Que a política em uma sociedade traz em si a marca da cultura em geral naquele contexto, parece uma verdade segura, clara e até simples. Contudo, pouca atenção é dada às consequências lógicas desta importância fundamental da cultura para a política. Desde esta perspectiva, não existe objetivamente o que se nomeia democracia, estado de direito, constituição ou modelo de governo, em um povo que não compreende o significado e a função prática de conceitos tão básicos, cuja definição é ignorada pela maioria. Ao invés de categorias técnicas, o vocabulário dos debates públicos é convertido em slogans de propaganda, com a finalidade de influenciar a “opinião pública” e seduzir eleitores, mas jamais para descrever e avaliar realidades efetivas. No caso de palavras como esquerda e direita, ocorre a redefinição mais determinante para os rumos da política brasileira. Inicialmente, como produto imediato do trabalho de militância, promoveu-se uma idealização da esquerda e esta absolutamente identificada aos partidos de discurso marxista. Posteriormente, com a noção de esquerda desprestigiada para a população após os anos de governo do PT, e uma direita que surge como reação se auto-definindo pelo combate a tudo que se rotule como “esquerdismo”.

Há certo consenso quanto ao sentido ainda vigente da divisão entre esquerda e direita, de acordo com princípios gerais que guiam a defesa de mais ou de menos funções assumidas pelo estado em uma sociedade. Fatores tradicionais como o abuso que representam impostos pesados para a população já habituada à precariedade dos ineficientes serviços públicos, além dos frequentes escândalos de corrupção, levariam naturalmente a política brasileira a tender ao que se convenciona chamar direita. Porém, deu-se o contrário, graças a uma incansável militância que conseguiu obscurecer a simplicidade do problema, ao mistificar o discurso estatizante e monopolizar a luta que conduz a esta direção.

O êxito marxista foi tamanho que passou despercebido para a grande maioria de cidadãos conservadores que não havia um só partido que atuasse para representá-los. Não se tratava (apenas) de trapaça para facilitar disputas eleitorais, com o enfraquecimento e até eliminação de seus mais radicais antagonistas. A estratégia tem como ponto de partida a constatação de que ocorre necessariamente uma oscilação entre rumos opostos do estado em função da mudança de partidos que ocupam o governo a cada novo mandato, cada qual com seu viés doutrinário. Sendo assim, tal processo nunca conduz unilateralmente para o destino que um único grupo ideológico ambiciona, mas segue o caminho que resulta dialeticamente da polarização em torno do poder. Só nesse contexto, se compreende a conversão da “social-democracia” em direita, já que uma esquerda moderada está “à direita” dos extremistas revolucionários, ao menos segundo a perspectiva dos próprios marxistas. Nesta direção, os “progressistas” se viram livres para avançar a agenda do Foro de SP, sem qualquer margem para “retrocessos”.

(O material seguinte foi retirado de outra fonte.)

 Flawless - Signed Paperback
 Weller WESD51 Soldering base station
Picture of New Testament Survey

Devastados pela perturbadora estratégia descrita, a maioria dos brasileiros assume, sem qualquer crítica, o monopólio marxista do conceito de esquerda, passando à crença de que a defesa das ideias liberais e conservadoras seriam o antídoto para reverter uma formação cultural e política que nos conduziu a uma utopia socialista tão nociva e perigosa. Não se deram conta que o marxismo não representa um programa de governo alternativo, muito menos um modelo estatizante para administrar a sociedade e tentar oferecer soluções para seus problemas. Isto seria o caso de partidos de uma esquerda verdadeiramente democrática, cujas teses são legítimas num debate político, ainda quando julgadas deficientes e obsoletas, pois não são uma ameaça ao estado de direito.

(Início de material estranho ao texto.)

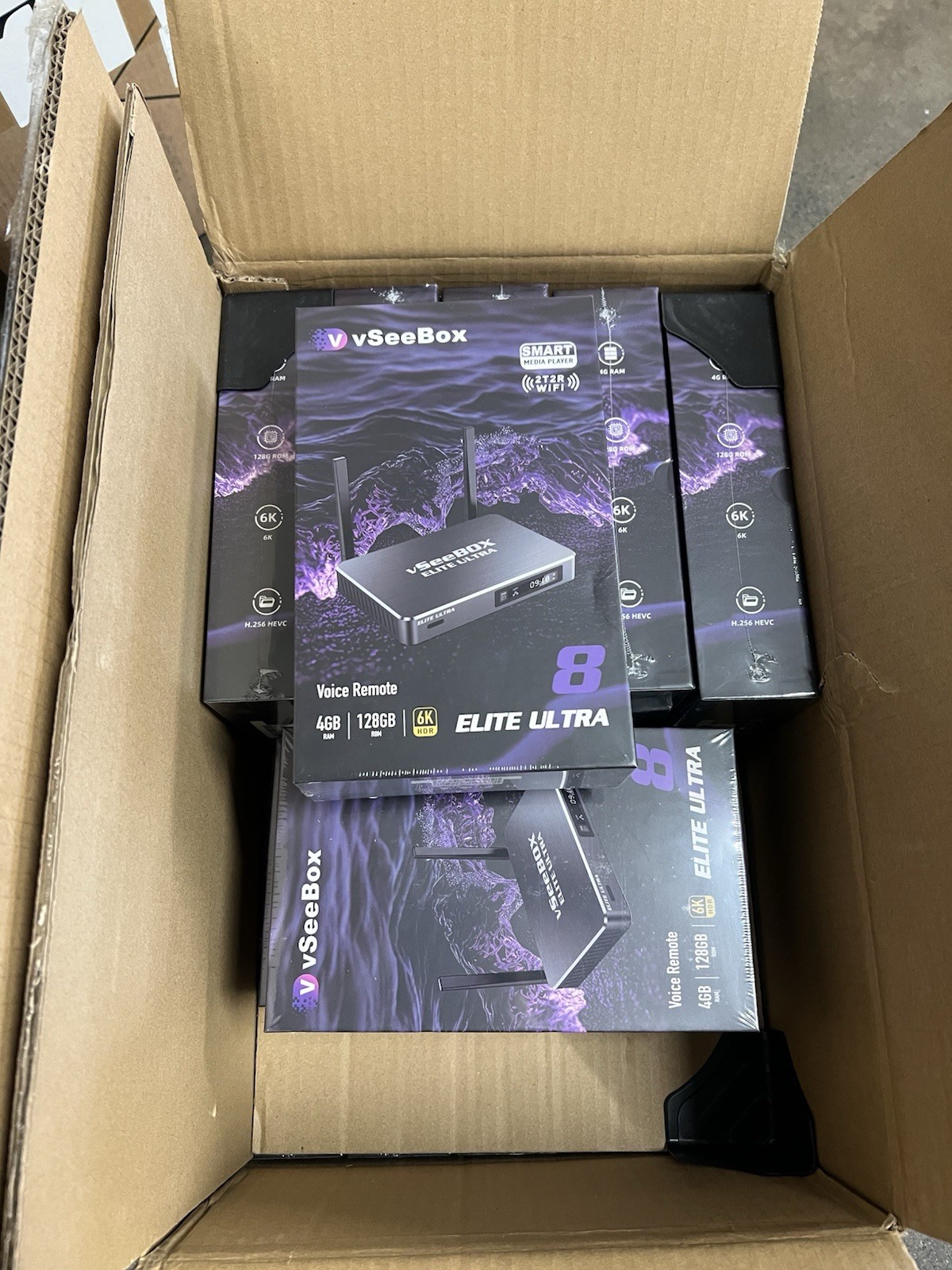 Vseebox Elite Ultra Free Fast Shipping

Ora, se há partidos cuja meta é destruir as instituições do país, para substituí-las por um regime ditatorial, participar de discussões públicas e eleições para combatê-los não é propriamente um exercício democrático. Pelo contrário, consiste em legitimar com o status de adversários políticos àqueles que, sabida e declaradamente, atuam como inimigos da pátria.